Ayer quedé con una efemeróptera.
Puede que alguien piense que hablo de una mujer extranjera o perteneciente al sector sanitario. Nada más lejos en su significado. A nivel genérico, los efemerópteros, conocidos también como efímeros o cachipollas, son un orden de insectos acuáticos. Este orden también incluye las libélulas y los caballitos del diablo.
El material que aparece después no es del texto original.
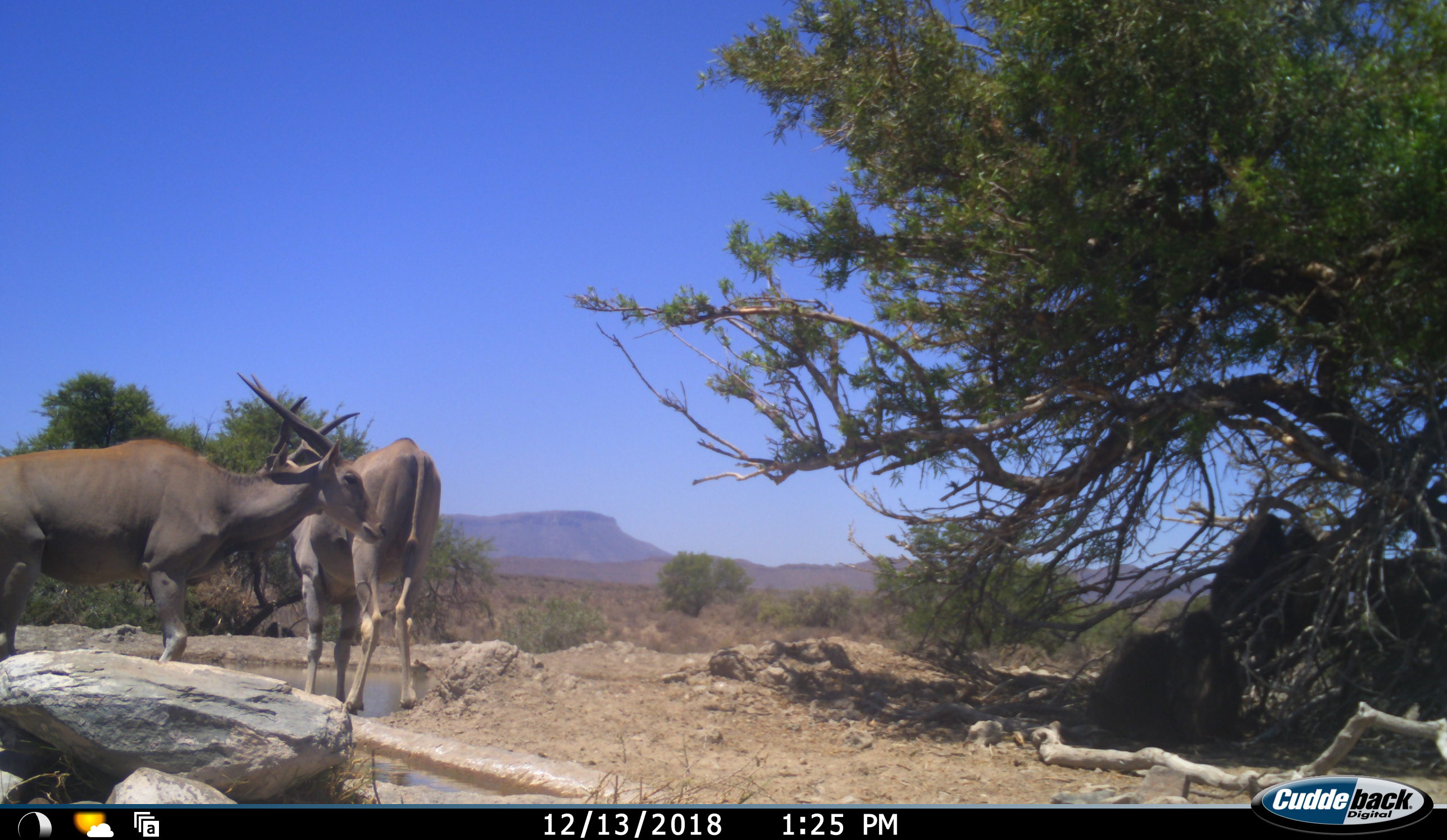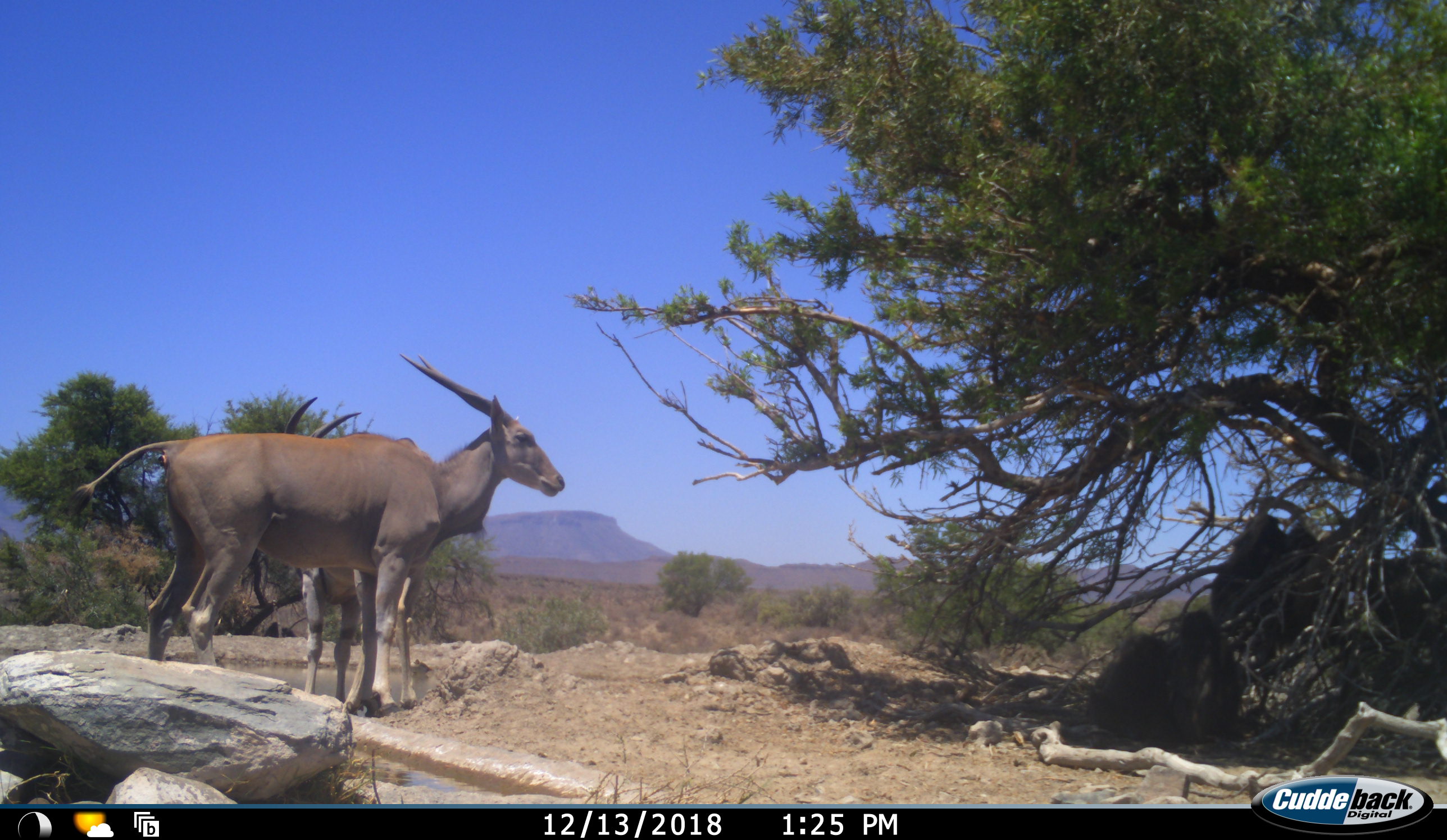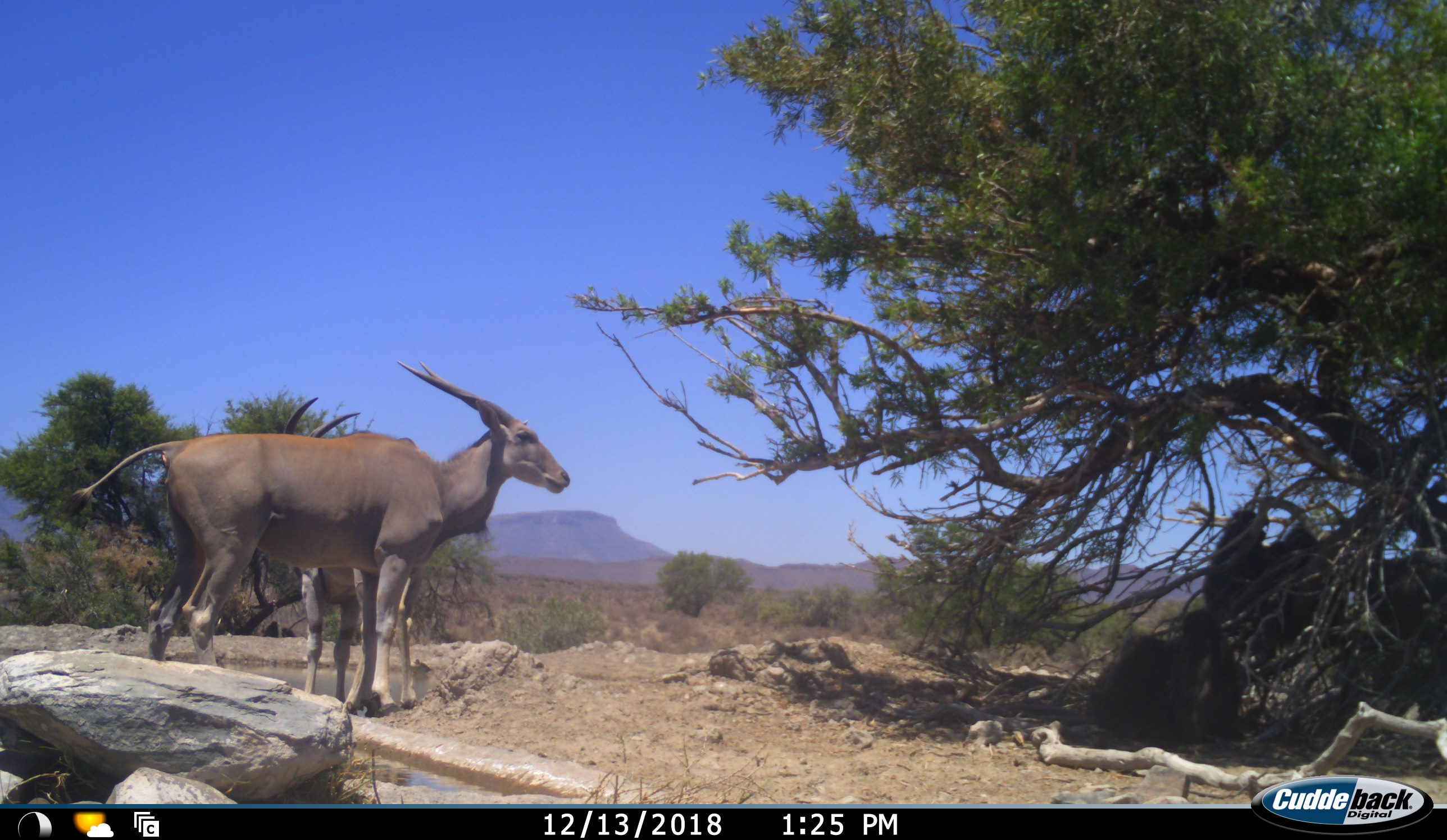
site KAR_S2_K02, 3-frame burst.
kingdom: Animalia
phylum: Chordata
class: Mammalia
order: Primates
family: Cercopithecidae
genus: Papio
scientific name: Papio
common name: baboon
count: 3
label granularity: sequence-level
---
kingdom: Animalia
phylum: Chordata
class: Mammalia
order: Artiodactyla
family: Bovidae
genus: Tragelaphus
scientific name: Tragelaphus oryx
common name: eland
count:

Pues bien, quedé ayer con una efemeróptera en el estanque del Retiro madrileño. Era una tarde radiante, típica de finales de primavera. Y lo nuestro fue una cita rápida, una relación fugaz, pues todo el mundo sabe que las hembras adultas viven apenas un día, lo suficiente como para realizar la última muda, aparearse y poner huevos. Pero fue imposible que ella completara su ciclo vital. Ni siquiera pudimos intimar, pues al ser sábado el estanque estaba a rebosar de gente, jóvenes con sus monopatines, abuelos echando migas de pan al agua y nenes dando por saco, y no hubiera quedado bonito hacerlo con tanto público. Así que hubo cita, pero improductiva. Apenas nos dio tiempo para dirigirnos una furtiva mirada, entablar una conversación en profundidad, conocernos más… No sé por qué razón abrí mi mano derecha, pero ella aprovechó la maniobra para acercarse volando y posarse con delicadeza. No le dio tiempo a más. Se me murió enseguida de un patatús y yo me quedé un rato como un gilipollas con la palma de mi mano hacia arriba sin saber qué hacer con el bicho muerto. Un señor se acercó y me dejó una moneda de cincuenta céntimos. Le di las gracias. Pensé que esa era su peculiar forma de darme el pésame. Luego reaccioné. Soplé para que el aire se llevara al insecto, cerré la mano, me guardé la moneda en el bolsillo y me fui de allí, resuelto a coger el tren de cercanías en Atocha.
Recuerdo que en la estación antigua hubo hasta hace poco una especie de invernadero donde instalaron un estanque tropical en el que se congregaban cientos —tal vez miles— de tortugas. Daba gusto verlas, con esos movimientos tan graciosos como torpes, amontonándose unas encima de otras. Algunas veces me quedaba embobado mucho tiempo mirándolas, incluso se me caía la baba. Me hubiera mezclado con ellas gustosamente. Lástima que se las llevaran. Echo de menos aquellos tiempos. También echo de menos a las tortugas. Dicen que algunas viven más de cien años.